John Buchan called his romantic adventure novels "shockers" because "the incidents defy the probabilities, and march just inside the borders of the possible". Not only that, they are shockingly simple to construct. "Begin by fixing on one or two facts which have no sort of obvious connection," explains Dr Greenslade in The Three Hostages, then simply "invent a connection". The reader will be "puzzled and intrigued, and, if the story is well arranged, finally satisfied". What could be easier?
John Preston's second novel develops this awareness of the spurious complexity of the genre by adding a telling layer, pastiche. He wants to stick to the formula and offer a compelling story while distancing himself from its risible conventions. As a result the book's 39 chapters read as both a paean to, and a parody of, Buchan's style.
It is 1980s Fleet Street, a period of transition in which people and ideals can go missing. A body is found in the Thames. Surely, we think, it's the journalist Scaife (also a character in Buchan's The Thirty-Nine Steps), who hasn't been seen for a while. But of course it's not. Enter the new Richard Hannay, Hugh Bryne, a disillusioned hack with "dreadful romantic yearnings", who guides the reader around the familiar "shocker" terrain of graveyards and decrepit boarding houses to reveal a convoluted plot of assumed identities and deaths.
On one level, it seems as though Preston, while trying to poke fun at Buchan, can't actually master his influence. The banter between the male journalists, for example, is often clumsy and anachronistic. "Lately I seem to have lost all my mirth," declares Bryne, which sounds more like something Hannay would say. Their attitudes are likewise outmoded; women are evaluated in terms of legs and thighs. OK, it's an almost exclusively male environment and they have names like Cliff and Julian, but do they really have to behave as if it's 1935?
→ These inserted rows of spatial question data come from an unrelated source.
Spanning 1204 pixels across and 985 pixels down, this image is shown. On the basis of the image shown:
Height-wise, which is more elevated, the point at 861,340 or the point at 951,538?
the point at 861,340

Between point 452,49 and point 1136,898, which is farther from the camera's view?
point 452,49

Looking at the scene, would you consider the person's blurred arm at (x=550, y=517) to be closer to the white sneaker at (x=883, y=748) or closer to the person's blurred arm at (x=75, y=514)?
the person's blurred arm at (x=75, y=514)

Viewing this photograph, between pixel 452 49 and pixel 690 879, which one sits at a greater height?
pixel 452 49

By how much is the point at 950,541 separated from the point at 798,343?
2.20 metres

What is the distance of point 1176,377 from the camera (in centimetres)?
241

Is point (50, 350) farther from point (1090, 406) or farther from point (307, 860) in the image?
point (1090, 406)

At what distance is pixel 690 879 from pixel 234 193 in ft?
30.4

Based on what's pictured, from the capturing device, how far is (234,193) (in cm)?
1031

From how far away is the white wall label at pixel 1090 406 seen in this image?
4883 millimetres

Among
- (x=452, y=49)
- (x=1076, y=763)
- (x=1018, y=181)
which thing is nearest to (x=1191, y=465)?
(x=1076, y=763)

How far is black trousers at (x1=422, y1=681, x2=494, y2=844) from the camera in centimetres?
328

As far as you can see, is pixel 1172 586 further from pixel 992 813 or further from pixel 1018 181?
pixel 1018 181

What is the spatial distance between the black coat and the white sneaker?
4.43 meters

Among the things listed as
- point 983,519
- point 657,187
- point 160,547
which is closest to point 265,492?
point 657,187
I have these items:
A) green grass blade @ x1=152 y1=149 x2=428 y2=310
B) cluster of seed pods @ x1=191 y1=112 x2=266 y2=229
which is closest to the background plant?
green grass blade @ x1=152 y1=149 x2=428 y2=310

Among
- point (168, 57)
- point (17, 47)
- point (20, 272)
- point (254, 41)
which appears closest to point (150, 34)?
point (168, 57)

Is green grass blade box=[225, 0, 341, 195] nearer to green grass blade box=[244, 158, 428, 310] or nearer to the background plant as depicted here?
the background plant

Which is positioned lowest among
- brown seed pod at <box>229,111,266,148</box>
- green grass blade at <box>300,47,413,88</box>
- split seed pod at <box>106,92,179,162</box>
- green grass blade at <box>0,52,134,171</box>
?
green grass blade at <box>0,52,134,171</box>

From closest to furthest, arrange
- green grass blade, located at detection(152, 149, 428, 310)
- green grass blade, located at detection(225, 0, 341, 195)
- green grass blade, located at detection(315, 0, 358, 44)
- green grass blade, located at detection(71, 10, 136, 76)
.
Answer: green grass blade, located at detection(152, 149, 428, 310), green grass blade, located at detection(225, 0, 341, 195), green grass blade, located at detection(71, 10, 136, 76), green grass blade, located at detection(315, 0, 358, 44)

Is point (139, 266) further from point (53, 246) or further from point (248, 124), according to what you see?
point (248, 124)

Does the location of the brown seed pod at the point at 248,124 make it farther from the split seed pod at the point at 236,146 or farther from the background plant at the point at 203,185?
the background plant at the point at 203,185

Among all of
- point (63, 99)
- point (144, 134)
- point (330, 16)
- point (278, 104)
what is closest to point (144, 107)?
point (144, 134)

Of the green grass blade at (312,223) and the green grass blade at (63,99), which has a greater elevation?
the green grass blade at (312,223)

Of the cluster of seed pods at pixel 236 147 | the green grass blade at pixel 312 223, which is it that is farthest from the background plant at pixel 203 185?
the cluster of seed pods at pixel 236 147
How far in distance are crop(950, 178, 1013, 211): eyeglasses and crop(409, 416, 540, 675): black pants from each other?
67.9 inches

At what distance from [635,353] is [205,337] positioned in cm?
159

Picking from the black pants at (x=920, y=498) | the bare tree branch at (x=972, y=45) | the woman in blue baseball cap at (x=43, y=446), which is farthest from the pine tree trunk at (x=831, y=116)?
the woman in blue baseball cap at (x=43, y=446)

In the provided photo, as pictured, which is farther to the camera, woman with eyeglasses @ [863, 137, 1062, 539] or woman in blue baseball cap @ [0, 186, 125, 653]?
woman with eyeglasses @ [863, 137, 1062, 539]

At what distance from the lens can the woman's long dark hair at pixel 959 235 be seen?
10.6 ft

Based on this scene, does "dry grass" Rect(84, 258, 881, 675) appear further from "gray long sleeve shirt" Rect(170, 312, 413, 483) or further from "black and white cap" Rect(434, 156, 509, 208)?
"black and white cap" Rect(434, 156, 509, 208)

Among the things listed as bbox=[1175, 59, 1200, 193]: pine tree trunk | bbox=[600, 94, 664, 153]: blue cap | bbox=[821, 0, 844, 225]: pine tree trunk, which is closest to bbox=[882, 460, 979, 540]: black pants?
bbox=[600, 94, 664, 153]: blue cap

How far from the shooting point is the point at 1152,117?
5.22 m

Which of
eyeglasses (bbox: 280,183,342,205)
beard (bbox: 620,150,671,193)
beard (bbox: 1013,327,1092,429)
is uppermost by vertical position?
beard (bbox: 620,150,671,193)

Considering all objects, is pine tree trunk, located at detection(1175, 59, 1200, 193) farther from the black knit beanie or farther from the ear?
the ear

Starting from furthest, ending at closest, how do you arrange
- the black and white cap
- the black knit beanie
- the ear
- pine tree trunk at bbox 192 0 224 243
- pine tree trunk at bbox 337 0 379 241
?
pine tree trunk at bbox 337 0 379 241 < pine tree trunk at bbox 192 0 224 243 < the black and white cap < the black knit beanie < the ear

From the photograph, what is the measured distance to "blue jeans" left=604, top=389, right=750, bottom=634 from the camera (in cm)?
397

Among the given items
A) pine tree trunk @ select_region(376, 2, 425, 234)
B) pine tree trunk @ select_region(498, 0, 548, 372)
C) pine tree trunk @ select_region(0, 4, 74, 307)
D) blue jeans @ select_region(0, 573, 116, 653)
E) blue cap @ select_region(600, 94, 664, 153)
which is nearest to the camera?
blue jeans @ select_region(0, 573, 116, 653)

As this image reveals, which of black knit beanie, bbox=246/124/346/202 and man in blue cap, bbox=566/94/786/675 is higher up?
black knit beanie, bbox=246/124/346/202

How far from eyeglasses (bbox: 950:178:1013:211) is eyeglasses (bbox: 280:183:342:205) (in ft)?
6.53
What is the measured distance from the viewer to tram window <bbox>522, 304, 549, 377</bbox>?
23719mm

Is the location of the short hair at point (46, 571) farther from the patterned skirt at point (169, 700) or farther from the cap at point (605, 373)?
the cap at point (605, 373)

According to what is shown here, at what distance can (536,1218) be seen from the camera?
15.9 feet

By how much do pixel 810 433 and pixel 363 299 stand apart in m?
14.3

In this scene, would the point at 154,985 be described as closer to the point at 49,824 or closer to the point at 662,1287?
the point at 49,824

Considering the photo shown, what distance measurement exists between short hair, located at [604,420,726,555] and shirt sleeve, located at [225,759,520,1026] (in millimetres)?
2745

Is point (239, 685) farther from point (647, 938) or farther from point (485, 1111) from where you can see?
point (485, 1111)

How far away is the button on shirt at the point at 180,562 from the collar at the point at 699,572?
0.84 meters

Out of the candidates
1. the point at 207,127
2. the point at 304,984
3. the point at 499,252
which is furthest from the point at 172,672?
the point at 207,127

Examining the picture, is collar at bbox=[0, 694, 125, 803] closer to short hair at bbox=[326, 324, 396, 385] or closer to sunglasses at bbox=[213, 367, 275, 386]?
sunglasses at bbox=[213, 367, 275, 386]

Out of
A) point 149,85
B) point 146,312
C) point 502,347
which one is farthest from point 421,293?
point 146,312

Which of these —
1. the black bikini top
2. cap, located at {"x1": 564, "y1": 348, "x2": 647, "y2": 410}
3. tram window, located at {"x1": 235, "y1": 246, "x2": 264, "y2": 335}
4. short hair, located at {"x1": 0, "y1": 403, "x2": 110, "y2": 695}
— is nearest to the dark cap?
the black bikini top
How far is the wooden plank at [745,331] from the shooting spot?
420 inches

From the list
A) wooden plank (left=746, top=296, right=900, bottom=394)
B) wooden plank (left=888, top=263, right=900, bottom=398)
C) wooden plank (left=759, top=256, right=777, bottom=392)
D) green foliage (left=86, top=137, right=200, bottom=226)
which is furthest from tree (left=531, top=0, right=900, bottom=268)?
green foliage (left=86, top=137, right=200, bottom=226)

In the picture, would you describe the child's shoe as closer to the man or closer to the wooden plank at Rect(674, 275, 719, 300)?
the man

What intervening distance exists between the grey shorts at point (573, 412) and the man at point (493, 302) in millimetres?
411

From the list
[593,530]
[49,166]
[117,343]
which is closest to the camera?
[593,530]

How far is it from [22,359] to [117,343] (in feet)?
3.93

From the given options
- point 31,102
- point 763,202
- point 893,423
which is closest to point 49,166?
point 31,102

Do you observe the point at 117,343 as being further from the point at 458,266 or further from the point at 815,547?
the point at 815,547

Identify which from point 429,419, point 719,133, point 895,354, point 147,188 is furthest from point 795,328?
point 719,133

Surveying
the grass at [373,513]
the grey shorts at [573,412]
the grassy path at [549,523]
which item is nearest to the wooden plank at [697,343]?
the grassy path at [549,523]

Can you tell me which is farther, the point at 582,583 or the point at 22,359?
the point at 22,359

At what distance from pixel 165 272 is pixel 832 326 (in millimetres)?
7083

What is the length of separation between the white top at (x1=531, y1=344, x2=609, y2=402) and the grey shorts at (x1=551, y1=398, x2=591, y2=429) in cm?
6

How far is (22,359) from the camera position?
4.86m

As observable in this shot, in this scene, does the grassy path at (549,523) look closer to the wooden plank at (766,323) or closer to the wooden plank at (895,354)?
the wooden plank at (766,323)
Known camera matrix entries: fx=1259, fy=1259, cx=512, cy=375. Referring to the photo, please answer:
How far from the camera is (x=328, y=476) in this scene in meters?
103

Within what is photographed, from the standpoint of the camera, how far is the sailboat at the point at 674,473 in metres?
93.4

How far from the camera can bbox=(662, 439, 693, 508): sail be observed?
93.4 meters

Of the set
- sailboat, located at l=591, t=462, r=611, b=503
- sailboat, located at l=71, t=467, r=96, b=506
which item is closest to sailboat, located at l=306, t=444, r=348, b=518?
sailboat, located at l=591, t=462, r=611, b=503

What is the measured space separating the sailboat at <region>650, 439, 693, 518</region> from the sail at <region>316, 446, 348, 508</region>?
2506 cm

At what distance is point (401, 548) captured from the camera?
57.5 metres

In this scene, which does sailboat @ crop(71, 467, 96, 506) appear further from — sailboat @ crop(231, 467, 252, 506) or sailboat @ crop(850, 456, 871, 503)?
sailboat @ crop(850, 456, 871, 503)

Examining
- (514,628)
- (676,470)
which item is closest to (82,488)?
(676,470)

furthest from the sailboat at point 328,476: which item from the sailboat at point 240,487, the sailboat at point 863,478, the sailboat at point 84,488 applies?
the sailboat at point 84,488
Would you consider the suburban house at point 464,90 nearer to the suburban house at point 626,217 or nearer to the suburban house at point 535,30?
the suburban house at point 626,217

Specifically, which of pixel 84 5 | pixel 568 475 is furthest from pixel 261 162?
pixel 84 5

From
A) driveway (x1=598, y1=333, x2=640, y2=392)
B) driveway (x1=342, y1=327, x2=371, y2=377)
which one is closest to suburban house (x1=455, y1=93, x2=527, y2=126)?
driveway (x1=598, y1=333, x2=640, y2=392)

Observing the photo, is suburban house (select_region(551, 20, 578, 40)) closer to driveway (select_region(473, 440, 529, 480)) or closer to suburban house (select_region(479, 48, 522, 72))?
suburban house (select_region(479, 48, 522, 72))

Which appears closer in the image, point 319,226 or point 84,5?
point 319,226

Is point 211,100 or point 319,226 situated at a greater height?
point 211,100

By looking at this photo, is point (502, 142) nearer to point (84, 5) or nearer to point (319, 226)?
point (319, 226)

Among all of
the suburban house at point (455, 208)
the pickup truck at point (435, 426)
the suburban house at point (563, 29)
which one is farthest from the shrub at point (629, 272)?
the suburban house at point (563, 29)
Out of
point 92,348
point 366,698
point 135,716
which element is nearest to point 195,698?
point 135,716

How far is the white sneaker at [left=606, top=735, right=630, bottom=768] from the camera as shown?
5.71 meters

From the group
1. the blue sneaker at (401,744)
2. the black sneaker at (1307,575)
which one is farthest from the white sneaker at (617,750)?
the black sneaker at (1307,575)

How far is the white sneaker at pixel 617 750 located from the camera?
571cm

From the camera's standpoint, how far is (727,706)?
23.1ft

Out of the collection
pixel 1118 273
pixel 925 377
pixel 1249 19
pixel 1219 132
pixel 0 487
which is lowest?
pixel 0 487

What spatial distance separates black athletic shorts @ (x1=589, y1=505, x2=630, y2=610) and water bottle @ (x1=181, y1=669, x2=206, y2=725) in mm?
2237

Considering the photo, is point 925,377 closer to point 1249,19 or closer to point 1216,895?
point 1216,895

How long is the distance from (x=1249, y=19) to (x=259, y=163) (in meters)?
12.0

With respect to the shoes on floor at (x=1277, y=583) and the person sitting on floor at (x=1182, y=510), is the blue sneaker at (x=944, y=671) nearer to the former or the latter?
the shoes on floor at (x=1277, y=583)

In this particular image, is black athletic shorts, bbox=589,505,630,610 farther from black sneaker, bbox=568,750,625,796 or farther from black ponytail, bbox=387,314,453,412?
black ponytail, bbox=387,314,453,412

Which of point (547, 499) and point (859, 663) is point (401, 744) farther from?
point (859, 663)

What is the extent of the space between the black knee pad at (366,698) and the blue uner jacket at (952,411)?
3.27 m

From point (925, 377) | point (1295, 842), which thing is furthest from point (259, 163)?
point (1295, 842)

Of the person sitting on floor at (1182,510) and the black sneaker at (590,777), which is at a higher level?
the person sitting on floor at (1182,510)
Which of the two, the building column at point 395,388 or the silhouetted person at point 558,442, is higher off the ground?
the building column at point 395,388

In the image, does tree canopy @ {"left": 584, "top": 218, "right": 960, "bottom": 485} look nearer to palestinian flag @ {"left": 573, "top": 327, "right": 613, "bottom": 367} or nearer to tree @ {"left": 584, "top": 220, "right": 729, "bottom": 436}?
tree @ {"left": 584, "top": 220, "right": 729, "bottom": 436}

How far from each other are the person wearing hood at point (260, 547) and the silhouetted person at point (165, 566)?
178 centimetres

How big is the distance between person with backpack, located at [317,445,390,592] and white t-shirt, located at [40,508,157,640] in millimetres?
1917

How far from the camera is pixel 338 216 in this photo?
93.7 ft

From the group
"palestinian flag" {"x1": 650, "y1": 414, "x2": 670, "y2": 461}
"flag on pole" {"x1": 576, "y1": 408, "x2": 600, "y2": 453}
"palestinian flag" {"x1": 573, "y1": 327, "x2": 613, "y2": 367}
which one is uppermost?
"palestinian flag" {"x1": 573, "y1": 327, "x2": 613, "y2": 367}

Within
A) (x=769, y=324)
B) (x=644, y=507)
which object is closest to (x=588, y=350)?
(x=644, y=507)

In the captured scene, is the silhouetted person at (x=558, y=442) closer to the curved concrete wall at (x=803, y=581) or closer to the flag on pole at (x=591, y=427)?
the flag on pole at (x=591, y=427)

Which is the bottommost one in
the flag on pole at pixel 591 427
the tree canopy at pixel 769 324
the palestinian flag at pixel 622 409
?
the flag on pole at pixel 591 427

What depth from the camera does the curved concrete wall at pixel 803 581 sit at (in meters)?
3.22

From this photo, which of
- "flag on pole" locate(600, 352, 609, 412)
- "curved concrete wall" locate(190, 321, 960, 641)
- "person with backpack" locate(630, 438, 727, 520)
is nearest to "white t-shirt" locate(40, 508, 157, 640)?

As if to counter this, the author brings in a series of 1980s news items. Salmonella's here; so, too, ferocious unmuzzled dogs. You can imagine the Post-Its all over the plot-planner: "must mention mobile phones". This tension, between Buchan's era and the 1980s, between an older London and a modern, changing one, is more effectively signalled by the epigraphs at the beginning of each of the novel's four parts. They allude to the dark and insalubrious districts of the capital or to the docks before the redevelopment.
While there is a shrewd management of plot and tone and the narrative does canter along, there are far too many distractions. Poor metaphors and similes will always trip the reader. Hugh "felt as if all his thoughts and feelings, even his organs, hung dangling before her gaze"; and, after smoking a joint with a friend, "the two of them seemed to be floating in soup". What? Like croutons?
It's back in the etiolated realm of dank flats and mortuaries that Ink is more convincing. A simple sense of the macabre pervades. The middle section, following the disappearance of a yachtsman, is also deftly controlled, and there's a wonderful rule at the newspaper: those who fail to meet their deadlines are sent to the basement to work on the Queen Mother's obituary.
Preston's first novel was deemed by one critic to be "half V S Pritchett, half Joe Orton". The book's title, Ghosting, acknowledges the author's intentions - he is ghosting for the greats. With its themes of identity and authorship, Ink follows the same idea, only here he is standing in for Buchan. Despite being compliant with the genre in favouring incidental detail over insight and a pacy plot over quality of prose, the novel often strays outside the borders of the possible and doesn't have the strength of writing to turn this to its advantage. An unsuccessful parody, unsure of the dynamic between celebrating and subverting the original, can easily resemble a hollow imitation. As Dr Greenslade concludes of the "shocker": "It's not ingenious enough . . . it doesn't take account of the infernal complexity of life." And you wouldn't want to put it any better than that.